KNOWLEDGE AND PRACTICE OF CLINICAL CODING AMONG HEALTH INFORMATION MANAGEMENT PROFESSIONALS IN NIGERIA 2

Agenda Background Learning Objectives Definition of clinical coding Survey Results Submission Conclusion

LEARNING OBJECTIVES Recognize the knowledge and practice of clinical coding among Health Information Management Professionals in Nigeria. Identify the factors militating against the good practice of clinical Coding in Nigeria. Discuss possible solutions to the identifiable areas.

BACKGROUND The World Health Organization classified clinical coding as a major and exclusive responsibility of HIM professionals, specifying that clinical coders require knowledge of medical terminology, legal aspects of health information, health data standards, and computer or paper-based data management. Health Information Management (HIM) professionals play a critical role in maintaining, collecting and analyzing the data that health care providers rely on to deliver high quality health care. They are experts in managing patient health information and medical records, administering computer information systems, coding the diagnoses and procedures for health care services provided to patients. It is a discipline that has rapidly evolved toward roles of increasing complexity and demand in recent years. The coding profession has been one area at the centre of this growth. Even though the HIM profession is currently rethinking their coding and clinical processes due to widespread industry changes and initiatives. It has always been essential for coding professionals to have ongoing professional development to survive in this new environment. Enhancing clinical knowledge through education and resources is essential.

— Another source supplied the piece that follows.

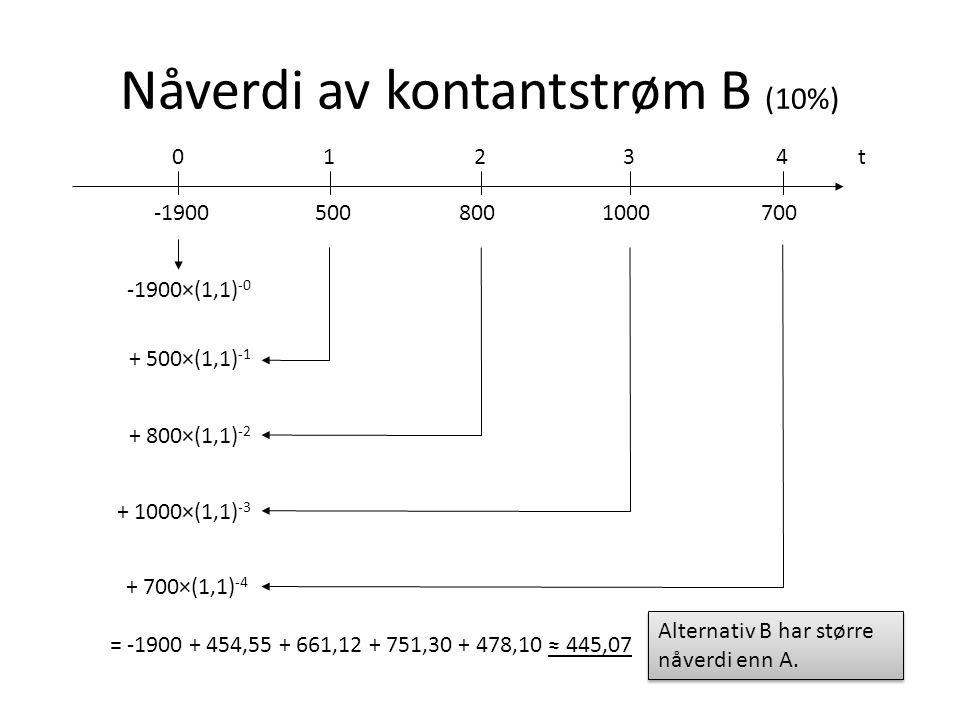 Nåverdi av kontantstrøm B (10%) -1900×(1,1) -0 + 500×(1,1) -1 + 800×(1,1) -2 + 1000×(1,1) -3 = -1900 + 454,55 + 661,12 + 751,30 + 478,10 ≈ 445,07 t0 -1900 123 1000500800 4 700 + 700×(1,1) -4 Alternativ B har større nåverdi enn A.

BACKGROUND continued In addition to W.H.O specification, Coding professional must have a solid base of Anatomy, pathophysiology and pharmacology. It s not enough to see a diagnosis, sign, or symptom documented in the medical records of patients. They must take time to search it out in the book or encoder and add it to the list of codes. Clinical knowledge is put to use continuously along with coding rules and guidelines to assign the proper code. Consider the following scenario : a 23-year-old female presents to the emergency room with the sudden onset of severe pelvic pain, vaginal bleeding, and light headache. She has a history of multiple abdominal surgeries, positive smoker, 1 pack per day. Serum β-hcg levels were elevated. The patient was diagnosed with an ectopic pregnancy and transferred to the operating room. Without knowing the pathophysiology and clinical picture of an ectopic pregnancy, an untrained person may code the pain, bleeding, light headache and abnormal lab values in addition to the ectopic pregnancy, where a trained coder knows all of these are signs and symptoms of the definitive diagnosis and are not to be assigned a code number.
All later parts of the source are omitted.